Move over Art Basel. There’s another Miami institution doubling down on the NFT craze.
This week, University of Miami launched Canes Vault, an NFT marketplace for Hurricanes football memorabilia – just in time for the team’s September 4th kickoff. The initiative is among the first in the world of collegiate sports.
Miami is an apt location for this novel application of NFT technology. Mayor Francis Suarez has spoken extensively about the city’s goal to be a cryptocurrency capital. And leaders in the crypto space have responded: In recent months, several major companies have announced Miami relocations or expansions.
NFTs, or non-fungible tokens, are unique digital assets that are authenticated and verified on the blockchain. Think of them as officially licensed collectables, only virtual.
The flagship product of this initial launch is a replica of the Hurricanes’ 1989 national championship ring for its season culminating in its 33-25 win over Alabama. Winning the NFT will be just the tip of the iceberg for one lucky Hurricanes superfan (or perhaps NFT investor). They will also receive a fully customized replica ring, as well as a digital video frame called an Infinite Object. As of writing, the highest bid for the ring is $5,000, but the auction doesn’t end until Monday, August 23rd.

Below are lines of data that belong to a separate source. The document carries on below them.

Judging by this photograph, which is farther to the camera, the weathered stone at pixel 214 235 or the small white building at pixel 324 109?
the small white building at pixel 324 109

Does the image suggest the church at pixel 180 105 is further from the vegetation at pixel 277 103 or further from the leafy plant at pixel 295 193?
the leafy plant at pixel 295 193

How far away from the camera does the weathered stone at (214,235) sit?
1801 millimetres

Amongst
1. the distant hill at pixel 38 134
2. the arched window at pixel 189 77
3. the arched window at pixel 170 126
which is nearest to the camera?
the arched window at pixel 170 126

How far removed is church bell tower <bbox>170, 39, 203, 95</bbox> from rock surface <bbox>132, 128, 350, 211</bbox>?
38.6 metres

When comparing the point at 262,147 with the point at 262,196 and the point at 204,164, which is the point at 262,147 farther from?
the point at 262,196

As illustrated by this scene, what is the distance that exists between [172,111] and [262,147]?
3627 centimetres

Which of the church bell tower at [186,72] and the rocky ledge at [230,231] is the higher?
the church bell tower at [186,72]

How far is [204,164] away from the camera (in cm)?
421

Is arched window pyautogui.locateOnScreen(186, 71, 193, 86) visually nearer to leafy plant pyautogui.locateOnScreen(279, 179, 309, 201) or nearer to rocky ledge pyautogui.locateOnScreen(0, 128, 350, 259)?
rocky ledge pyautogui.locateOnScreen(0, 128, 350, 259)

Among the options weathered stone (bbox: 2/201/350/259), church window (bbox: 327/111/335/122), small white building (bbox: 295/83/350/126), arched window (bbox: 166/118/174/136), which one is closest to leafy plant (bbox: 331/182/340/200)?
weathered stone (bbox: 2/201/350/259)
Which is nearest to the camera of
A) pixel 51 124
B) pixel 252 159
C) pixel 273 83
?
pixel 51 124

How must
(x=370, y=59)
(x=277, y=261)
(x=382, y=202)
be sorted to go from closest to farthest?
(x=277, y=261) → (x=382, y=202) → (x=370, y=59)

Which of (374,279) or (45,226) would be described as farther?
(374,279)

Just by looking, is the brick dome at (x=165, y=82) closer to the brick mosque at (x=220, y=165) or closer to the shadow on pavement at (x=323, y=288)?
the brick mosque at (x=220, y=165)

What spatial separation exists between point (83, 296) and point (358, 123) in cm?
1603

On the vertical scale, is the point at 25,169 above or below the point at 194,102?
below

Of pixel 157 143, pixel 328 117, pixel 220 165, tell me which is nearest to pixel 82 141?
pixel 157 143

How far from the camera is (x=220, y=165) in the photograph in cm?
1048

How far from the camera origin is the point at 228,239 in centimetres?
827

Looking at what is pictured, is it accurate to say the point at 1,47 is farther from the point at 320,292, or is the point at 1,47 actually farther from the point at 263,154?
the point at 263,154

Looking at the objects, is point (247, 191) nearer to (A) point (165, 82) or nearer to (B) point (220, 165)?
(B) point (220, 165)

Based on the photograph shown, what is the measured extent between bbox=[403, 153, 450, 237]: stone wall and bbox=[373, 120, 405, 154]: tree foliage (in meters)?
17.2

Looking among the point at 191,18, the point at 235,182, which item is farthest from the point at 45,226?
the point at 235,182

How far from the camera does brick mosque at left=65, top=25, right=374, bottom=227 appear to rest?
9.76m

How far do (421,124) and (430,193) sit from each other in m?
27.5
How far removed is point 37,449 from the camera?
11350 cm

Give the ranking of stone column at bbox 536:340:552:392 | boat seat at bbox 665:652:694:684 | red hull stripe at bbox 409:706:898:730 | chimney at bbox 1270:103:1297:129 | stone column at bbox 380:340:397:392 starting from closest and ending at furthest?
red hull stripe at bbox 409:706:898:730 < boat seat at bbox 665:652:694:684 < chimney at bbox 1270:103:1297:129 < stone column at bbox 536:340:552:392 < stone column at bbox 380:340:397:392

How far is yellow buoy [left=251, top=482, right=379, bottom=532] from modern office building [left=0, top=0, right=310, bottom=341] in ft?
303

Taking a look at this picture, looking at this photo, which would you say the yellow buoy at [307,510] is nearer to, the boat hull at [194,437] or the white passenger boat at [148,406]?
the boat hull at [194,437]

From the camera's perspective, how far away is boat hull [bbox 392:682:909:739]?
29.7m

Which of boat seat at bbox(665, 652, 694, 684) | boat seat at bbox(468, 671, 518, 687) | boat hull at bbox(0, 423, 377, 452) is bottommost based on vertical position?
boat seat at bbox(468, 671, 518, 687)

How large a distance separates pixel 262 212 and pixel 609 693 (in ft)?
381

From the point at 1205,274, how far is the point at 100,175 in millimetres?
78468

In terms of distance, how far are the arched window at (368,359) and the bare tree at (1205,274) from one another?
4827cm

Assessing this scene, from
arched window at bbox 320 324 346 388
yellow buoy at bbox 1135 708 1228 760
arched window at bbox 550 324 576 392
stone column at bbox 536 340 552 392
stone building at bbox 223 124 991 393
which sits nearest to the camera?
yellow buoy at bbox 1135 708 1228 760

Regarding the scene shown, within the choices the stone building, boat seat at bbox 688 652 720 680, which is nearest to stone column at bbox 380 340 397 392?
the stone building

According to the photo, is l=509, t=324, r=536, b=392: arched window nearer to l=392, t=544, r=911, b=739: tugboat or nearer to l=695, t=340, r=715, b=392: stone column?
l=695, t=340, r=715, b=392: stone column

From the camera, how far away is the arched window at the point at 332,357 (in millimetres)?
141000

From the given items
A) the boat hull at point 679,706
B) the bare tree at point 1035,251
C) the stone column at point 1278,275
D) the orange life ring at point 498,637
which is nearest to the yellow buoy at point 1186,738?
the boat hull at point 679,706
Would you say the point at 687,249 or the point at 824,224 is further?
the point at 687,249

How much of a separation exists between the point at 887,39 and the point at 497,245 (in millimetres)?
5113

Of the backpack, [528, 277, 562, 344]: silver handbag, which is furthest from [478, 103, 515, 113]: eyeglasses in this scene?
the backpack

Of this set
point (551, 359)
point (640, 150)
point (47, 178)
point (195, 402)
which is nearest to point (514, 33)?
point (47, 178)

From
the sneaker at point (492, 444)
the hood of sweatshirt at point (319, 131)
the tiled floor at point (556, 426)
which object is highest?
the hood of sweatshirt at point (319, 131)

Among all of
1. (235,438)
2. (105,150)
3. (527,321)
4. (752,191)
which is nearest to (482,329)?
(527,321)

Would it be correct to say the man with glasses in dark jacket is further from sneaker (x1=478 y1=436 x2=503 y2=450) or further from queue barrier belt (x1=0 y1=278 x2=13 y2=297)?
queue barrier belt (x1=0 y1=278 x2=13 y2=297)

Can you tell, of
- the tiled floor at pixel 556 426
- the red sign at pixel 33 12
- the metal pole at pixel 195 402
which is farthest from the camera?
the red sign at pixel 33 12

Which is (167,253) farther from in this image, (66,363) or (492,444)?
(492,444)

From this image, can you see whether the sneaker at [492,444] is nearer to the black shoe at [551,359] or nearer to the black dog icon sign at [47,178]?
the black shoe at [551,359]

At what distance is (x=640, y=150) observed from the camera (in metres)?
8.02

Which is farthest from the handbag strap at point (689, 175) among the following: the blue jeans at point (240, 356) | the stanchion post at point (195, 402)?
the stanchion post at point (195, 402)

Starting on Tuesday afternoon, the University of Miami will start selling two other products: one that includes the 1989 championship ring NFT and Infinite Object (aptly priced at $305), and the other that’s just the NFT ($50).
These products are just the beginning. UM has signaled that it is working on a variety of other NFTs, including a “Game Changers” series that will feature memorable moments in the Hurricanes’ history. They also plan to mint NFTs to commemorate former players that have gone pro and other championship rings. Don’t worry, the Turnover Chain will probably be drafted for a drop, too.
Jason Layton, the University of Miami’s Deputy Director of Athletics and Chief Financial Officer, is one of the executives that spearheaded this initiative. He told Refresh Miami that they prioritized launching products available at various price points: “We made sure that we have something for everyone.” He noted that while the big ticket item is one-of-a-kind, the reduced prices for the other products reflects the fact that they are issuing 250 NFTs of the mid tier item and 500 of the lowest priced product.
This project has been in the works since March. “We’re always looking for new areas to get into as we continue to grow digitally,” Layton said. He explained that NFTs made sense not just because they are a new medium, but also because they are “a new way to story tell and share special moments” with Hurricanes fans.
Atlanta-based GigLabs provided the technology underpinning this offering. Its CRO and co-founder Jon Parise told Refresh Miami that he gives the University of Miami “a ton of credit for going all in on this.”
He continued: “They are truly wanting to create an experience that their fans are going to get value out of. This project is really built for the long term.” That forward thinking perspective helps counteract the idea that NFTs are an ephemeral phenomenon.
One of the main advantages of the white-label platform that the University of Miami used is the user experience. Parise explained that many NFT projects reside on Ethereum, which requires digital wallets and owning cryptocurrency. GigLabs’ platform, however, is based on Flow, enabling users to purchase this memorabilia using their normal credit card.
Parise asserted that Miami is paving the way for other colleges to add value to the fan experience: “We’re excited to see where this goes. I think a lot of colleges are going to follow.”